David E. Cooper and I are writing about the notion of the beautiful soul. David argues that the beautiful soul will manifest beauty in his demeanor when the latter has learned to appreciate the beauty of things all around him.
I want to see in this picture a certain meditative gracefulness embodied in the beautiful soul. Here I am putting on a shoe. Perhaps better: here I am merely putting on a shoe. But how am I doing so? There is, in general, a calmness in my demeanor despite the fact that both feet are off the ground. (I have already put on the first shoe and have pulled my left foot off the blanket so as not to soil it. The tautness in my left leg alludes to my left foot being off the ground.)

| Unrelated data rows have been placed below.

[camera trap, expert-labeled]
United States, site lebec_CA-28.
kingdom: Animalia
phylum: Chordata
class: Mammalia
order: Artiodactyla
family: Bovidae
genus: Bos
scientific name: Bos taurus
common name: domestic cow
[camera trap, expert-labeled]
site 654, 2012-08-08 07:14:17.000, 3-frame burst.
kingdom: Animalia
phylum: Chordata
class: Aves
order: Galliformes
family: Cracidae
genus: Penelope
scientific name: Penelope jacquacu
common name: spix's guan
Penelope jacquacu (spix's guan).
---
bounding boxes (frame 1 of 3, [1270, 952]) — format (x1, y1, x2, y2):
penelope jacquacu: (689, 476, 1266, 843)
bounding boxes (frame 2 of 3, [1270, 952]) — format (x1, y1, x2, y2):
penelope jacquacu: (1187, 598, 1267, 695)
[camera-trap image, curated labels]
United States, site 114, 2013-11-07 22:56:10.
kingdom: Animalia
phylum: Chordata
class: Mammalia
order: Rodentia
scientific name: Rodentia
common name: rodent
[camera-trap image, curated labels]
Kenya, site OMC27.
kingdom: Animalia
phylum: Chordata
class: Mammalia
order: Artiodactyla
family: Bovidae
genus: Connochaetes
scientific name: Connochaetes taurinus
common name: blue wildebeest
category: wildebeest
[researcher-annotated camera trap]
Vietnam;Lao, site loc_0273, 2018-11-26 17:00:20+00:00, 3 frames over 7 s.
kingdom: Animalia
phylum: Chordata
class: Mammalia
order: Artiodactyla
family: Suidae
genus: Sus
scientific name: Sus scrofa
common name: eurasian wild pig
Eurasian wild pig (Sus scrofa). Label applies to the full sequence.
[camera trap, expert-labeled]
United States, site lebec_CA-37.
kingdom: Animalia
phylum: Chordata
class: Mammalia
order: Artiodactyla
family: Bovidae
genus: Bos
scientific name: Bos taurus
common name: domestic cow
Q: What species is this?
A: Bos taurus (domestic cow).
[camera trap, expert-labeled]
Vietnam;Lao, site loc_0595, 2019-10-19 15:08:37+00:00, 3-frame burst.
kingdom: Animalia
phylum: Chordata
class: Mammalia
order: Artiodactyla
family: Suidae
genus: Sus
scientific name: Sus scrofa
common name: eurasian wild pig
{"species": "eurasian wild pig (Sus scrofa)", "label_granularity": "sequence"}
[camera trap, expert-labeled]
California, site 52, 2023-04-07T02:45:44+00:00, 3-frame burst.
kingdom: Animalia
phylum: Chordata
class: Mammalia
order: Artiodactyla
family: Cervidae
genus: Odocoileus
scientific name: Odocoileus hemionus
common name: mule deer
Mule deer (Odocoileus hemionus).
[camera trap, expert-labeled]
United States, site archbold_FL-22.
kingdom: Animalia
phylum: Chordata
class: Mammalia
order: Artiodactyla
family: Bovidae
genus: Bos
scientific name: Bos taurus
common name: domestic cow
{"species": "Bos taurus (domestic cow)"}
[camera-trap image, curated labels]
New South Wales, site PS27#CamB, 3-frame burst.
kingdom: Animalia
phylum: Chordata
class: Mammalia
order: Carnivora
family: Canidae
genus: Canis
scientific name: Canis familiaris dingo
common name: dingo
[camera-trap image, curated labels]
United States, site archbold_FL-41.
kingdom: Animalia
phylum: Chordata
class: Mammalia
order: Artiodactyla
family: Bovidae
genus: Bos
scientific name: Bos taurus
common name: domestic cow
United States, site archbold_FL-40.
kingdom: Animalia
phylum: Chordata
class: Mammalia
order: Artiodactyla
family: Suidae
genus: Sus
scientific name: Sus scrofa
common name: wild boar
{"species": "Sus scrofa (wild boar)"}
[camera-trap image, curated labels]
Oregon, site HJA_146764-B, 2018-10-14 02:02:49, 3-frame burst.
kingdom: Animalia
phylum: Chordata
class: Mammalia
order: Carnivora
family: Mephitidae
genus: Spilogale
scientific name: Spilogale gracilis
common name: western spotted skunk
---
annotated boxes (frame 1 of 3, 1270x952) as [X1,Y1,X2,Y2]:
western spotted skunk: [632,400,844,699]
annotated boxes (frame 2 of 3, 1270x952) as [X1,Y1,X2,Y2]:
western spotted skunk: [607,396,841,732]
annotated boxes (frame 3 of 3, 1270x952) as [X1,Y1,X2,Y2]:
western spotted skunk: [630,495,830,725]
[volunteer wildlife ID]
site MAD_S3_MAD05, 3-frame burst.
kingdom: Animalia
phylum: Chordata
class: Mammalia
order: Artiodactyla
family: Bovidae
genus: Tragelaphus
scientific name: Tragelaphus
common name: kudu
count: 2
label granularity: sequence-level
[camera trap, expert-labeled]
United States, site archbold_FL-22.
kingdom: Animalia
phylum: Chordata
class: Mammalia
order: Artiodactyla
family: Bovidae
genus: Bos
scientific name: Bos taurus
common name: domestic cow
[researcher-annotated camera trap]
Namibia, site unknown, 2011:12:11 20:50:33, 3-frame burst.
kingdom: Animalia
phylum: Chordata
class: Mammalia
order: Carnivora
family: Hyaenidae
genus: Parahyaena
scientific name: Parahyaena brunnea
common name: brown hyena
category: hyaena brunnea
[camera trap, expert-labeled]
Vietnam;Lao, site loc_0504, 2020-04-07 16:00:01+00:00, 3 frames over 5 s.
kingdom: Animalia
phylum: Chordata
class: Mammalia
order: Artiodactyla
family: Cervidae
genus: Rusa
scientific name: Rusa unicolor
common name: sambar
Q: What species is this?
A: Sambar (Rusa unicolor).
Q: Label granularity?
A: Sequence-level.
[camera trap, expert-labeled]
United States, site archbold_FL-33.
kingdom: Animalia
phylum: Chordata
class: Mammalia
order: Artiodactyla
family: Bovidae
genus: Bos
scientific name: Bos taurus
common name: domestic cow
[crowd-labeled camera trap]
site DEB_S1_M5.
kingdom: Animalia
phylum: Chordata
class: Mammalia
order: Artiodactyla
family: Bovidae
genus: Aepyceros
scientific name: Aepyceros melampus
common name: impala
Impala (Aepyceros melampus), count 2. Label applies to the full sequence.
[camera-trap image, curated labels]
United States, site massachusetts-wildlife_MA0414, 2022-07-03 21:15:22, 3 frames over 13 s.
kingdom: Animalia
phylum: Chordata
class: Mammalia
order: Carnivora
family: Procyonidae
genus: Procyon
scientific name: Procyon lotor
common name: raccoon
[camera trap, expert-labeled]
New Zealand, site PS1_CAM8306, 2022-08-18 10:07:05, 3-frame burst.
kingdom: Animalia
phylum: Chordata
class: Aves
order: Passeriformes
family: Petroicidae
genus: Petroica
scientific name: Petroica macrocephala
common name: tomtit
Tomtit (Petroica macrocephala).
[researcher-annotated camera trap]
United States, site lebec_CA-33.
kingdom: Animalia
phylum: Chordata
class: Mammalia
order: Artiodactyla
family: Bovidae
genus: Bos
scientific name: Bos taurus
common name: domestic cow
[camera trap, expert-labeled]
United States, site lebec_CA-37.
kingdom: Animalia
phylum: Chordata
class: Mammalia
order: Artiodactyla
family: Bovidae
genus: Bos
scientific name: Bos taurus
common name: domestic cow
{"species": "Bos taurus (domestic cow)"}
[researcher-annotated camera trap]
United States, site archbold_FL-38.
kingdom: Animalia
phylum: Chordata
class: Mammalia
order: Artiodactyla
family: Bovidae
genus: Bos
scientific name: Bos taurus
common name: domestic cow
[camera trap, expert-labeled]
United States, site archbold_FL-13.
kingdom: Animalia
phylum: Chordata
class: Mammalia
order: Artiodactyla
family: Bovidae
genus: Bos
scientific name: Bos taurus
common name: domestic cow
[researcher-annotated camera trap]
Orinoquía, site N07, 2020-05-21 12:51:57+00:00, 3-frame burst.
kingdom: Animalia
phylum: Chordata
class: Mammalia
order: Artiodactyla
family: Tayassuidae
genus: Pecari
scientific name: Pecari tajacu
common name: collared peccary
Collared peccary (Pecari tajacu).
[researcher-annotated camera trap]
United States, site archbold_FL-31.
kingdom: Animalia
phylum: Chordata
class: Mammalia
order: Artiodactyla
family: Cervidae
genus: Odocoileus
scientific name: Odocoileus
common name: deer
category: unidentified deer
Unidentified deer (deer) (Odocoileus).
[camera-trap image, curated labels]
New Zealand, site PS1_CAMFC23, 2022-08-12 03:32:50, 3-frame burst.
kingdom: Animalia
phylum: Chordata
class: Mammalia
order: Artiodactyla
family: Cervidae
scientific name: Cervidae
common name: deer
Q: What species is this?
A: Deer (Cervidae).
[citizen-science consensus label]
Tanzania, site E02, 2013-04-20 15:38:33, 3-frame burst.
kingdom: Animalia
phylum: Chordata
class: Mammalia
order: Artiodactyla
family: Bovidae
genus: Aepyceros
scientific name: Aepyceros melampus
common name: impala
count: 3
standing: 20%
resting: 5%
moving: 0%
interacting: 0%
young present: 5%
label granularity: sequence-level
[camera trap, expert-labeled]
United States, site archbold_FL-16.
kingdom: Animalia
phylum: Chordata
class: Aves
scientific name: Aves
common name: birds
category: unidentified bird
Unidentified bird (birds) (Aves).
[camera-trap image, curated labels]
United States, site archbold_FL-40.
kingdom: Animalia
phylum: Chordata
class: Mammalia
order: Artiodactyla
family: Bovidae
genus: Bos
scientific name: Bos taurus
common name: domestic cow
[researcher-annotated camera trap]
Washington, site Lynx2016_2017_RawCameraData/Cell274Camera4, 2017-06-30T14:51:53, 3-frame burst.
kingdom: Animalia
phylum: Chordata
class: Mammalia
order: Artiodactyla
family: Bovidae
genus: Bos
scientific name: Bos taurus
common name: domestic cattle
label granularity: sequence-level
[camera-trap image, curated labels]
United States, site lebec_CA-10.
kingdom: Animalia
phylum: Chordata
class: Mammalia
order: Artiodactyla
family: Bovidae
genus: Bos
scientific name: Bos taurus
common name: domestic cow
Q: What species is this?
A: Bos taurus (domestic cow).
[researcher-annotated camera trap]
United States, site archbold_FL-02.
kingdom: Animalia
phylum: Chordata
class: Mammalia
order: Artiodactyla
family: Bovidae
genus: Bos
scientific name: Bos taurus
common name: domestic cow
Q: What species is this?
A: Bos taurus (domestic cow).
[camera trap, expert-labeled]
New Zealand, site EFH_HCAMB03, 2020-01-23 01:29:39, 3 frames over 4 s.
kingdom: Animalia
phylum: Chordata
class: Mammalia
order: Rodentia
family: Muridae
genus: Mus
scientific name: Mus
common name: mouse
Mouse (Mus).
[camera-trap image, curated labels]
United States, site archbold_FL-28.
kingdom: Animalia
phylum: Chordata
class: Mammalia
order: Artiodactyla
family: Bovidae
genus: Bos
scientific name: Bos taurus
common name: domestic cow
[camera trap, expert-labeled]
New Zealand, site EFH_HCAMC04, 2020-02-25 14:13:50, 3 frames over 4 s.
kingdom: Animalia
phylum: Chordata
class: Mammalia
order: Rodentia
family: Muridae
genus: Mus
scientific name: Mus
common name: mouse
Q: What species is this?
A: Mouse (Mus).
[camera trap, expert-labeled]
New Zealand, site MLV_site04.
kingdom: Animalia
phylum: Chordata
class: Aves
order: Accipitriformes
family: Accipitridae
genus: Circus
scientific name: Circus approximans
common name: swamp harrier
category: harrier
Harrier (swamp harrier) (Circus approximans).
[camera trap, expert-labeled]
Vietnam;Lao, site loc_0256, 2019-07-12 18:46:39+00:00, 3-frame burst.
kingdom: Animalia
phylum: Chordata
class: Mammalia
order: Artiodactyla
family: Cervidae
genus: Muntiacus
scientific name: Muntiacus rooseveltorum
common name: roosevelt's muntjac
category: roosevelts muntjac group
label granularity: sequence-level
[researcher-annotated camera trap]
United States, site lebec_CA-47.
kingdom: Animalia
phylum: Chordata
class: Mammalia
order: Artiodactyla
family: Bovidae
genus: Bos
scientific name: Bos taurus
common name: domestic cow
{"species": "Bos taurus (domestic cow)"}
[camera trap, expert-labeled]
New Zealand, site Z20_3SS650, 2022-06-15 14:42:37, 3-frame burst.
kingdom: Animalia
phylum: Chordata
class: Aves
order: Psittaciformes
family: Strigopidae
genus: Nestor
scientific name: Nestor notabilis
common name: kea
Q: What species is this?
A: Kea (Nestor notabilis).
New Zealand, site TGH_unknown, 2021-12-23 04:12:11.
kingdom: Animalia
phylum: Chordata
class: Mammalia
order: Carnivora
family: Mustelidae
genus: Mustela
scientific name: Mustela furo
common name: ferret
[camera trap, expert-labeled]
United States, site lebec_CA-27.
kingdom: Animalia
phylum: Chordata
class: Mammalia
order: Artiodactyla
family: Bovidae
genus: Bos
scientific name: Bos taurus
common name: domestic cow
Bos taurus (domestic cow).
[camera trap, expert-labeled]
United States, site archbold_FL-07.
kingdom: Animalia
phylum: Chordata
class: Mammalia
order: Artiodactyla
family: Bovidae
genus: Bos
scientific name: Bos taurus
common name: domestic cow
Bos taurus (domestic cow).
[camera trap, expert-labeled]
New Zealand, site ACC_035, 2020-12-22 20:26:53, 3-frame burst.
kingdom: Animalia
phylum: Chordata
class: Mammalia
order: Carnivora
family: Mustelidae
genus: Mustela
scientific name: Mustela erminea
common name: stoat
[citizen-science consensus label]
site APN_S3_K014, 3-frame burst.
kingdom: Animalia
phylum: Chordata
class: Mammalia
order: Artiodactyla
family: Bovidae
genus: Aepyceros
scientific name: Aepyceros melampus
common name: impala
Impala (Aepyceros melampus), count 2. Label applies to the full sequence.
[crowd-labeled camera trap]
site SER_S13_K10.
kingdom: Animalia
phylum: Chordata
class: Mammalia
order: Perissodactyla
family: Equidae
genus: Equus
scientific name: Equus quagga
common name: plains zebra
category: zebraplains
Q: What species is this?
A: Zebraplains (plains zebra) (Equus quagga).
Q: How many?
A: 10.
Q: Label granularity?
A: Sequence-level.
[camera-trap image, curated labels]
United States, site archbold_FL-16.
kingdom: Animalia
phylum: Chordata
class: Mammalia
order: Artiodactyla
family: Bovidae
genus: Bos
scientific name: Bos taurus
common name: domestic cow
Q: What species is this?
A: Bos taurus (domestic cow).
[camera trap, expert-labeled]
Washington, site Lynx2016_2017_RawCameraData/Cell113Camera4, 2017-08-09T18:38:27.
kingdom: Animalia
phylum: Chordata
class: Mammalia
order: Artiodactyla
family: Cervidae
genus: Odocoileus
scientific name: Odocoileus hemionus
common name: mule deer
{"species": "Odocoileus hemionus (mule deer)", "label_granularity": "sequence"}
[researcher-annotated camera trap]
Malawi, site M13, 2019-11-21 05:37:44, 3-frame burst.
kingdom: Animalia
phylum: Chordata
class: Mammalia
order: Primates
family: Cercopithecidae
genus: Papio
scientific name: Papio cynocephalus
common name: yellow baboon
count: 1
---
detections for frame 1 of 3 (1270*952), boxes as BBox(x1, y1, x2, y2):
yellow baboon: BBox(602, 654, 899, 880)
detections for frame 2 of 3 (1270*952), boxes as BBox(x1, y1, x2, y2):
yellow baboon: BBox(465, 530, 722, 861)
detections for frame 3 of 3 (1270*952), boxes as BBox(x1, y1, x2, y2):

Notice the softness in the face, the slow breathing through the nose. The forehead, eyes, and cheeks are all soft. One would expect tightness in the face and neck because putting on a shoe, especially when one is in this seated position, can be effortful, strained, clumsy.
Observe the sureness of the hands. Presumably, the right foot is entering the shoe at an odd angle and so the movements, if they are to be effective and graceful, will have to be exact.
Cue, finally, into the active muscles: active but not too active. The chest, arms, shoulders, and belly are working, working in tandem, but not working too hard at their task. The point is that they are coming together nicely.
The beautiful soul, attuned to the beauty of transient things, will perform ordinary activities not with affectation or showiness, not with carelessness, not with exaggerated movements or hyperawareness, not with awkwardness or unsureness, but with naiveté, grace, and ease.